As Christians, we must hold up a third way: that marriage was created by God for one man and one woman (Genesis 2:24), for the purpose of revealing the glories of Jesus’ sacrifice for his people (Ephesians 5:25). The word ‘sacrifice’ is a far cry from the aforementioned typical legitimizing forces (family and self-fulfillment).
Traditional views of marriage have often led to legitimizing divorces when spouses are infertile. These views can discriminate against couples who never have children, or exclude individuals unable to have children. Revisionist marriage, while upholding “love” as its preeminent virtue, turns the sustained feeling of that couple’s love or their personal fulfillment into sacrosanct. If these feelings fade, so can the marriage, leading to total instability. In both views, there is no reason to stay together if its legitimizing force has been left unfulfilled.
Gospel marriage is another animal entirely. Marriage, like the gospel, comes from outside of ourselves. Gospel-Marriage is instituted by God, not sustained feelings of love, or the ability to procreate (Mark 10:6-9).

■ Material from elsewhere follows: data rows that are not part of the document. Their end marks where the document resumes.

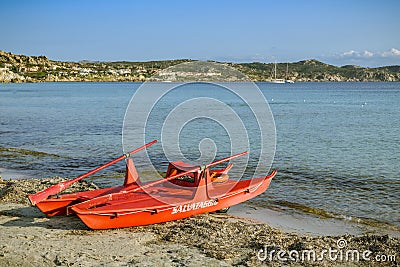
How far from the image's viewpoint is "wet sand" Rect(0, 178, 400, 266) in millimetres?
8641

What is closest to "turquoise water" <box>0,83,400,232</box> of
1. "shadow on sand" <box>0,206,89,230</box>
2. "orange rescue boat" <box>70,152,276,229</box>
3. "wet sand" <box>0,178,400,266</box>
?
"orange rescue boat" <box>70,152,276,229</box>

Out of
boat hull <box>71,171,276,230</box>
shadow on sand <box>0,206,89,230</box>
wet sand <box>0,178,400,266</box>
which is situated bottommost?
shadow on sand <box>0,206,89,230</box>

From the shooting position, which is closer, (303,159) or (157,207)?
(157,207)

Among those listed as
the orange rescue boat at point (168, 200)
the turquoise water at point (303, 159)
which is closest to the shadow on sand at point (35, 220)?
the orange rescue boat at point (168, 200)

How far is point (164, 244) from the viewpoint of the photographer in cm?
963

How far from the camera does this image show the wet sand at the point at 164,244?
864 centimetres

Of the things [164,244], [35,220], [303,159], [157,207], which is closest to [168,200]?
[157,207]

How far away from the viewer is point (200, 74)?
1481cm

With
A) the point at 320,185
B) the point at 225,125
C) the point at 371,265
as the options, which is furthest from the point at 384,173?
the point at 225,125

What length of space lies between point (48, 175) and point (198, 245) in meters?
10.4

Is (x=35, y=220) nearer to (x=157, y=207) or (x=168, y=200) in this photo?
(x=157, y=207)

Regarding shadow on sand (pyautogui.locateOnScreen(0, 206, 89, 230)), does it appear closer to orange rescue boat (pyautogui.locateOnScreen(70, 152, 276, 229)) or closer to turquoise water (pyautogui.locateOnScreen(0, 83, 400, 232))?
orange rescue boat (pyautogui.locateOnScreen(70, 152, 276, 229))

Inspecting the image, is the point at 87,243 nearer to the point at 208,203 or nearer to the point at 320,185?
the point at 208,203

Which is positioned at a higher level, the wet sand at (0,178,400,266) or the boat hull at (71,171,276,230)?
the boat hull at (71,171,276,230)
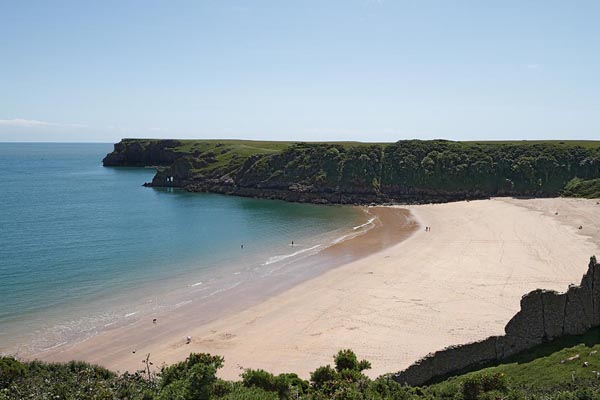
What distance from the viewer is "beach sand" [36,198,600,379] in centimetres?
2845

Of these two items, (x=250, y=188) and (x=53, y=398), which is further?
(x=250, y=188)

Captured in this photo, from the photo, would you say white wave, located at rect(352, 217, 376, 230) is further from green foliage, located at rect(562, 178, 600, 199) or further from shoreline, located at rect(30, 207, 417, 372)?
green foliage, located at rect(562, 178, 600, 199)

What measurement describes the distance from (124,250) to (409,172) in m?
58.6

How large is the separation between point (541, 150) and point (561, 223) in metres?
39.8

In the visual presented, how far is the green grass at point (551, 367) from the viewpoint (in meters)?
18.5

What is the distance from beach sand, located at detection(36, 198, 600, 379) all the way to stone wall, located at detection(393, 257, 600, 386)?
4747 mm

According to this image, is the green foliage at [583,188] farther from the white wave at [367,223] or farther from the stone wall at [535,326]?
the stone wall at [535,326]

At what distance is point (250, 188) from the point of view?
101m

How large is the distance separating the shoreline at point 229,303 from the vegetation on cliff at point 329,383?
7389mm

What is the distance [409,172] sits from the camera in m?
94.4

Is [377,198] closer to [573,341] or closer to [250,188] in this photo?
[250,188]

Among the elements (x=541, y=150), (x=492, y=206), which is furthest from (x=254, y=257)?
(x=541, y=150)

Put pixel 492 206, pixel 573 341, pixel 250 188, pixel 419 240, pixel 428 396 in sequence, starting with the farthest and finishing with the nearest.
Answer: pixel 250 188, pixel 492 206, pixel 419 240, pixel 573 341, pixel 428 396

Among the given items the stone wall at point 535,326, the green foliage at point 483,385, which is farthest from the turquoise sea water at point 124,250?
the green foliage at point 483,385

Since Christian marriage’s ultimate purpose is to glorify God, it relieves the burdens of child-raising and our feelings of constant romantic love from carrying the weight of sustaining it. What will make our marriage last, in the final analysis, isn’t our own efforts, children, or emotions, but rather the God who carries us through. Marriage for God’s glory gives us solid resources to deal with feeling “out of love,” since we have the infinite delight of a loving Father, and sacrificial Son. It frees us from the vacuity of self-fulfillment, since our example of true love was self-denying (1 John 4:10). Finally, marriage for God’s glory allows us to have (or be unable to have) children, and enjoy both outcomes to the glory of God since our truest sons and daughters are those that treasure Jesus above all earthly families.
“Therefore a man shall leave his father and mother and hold fast to his wife, and the two shall become one flesh.” This mystery is profound, and I am saying that it refers to Christ and the church (Genesis 2:24, Ephesians 5:31-32).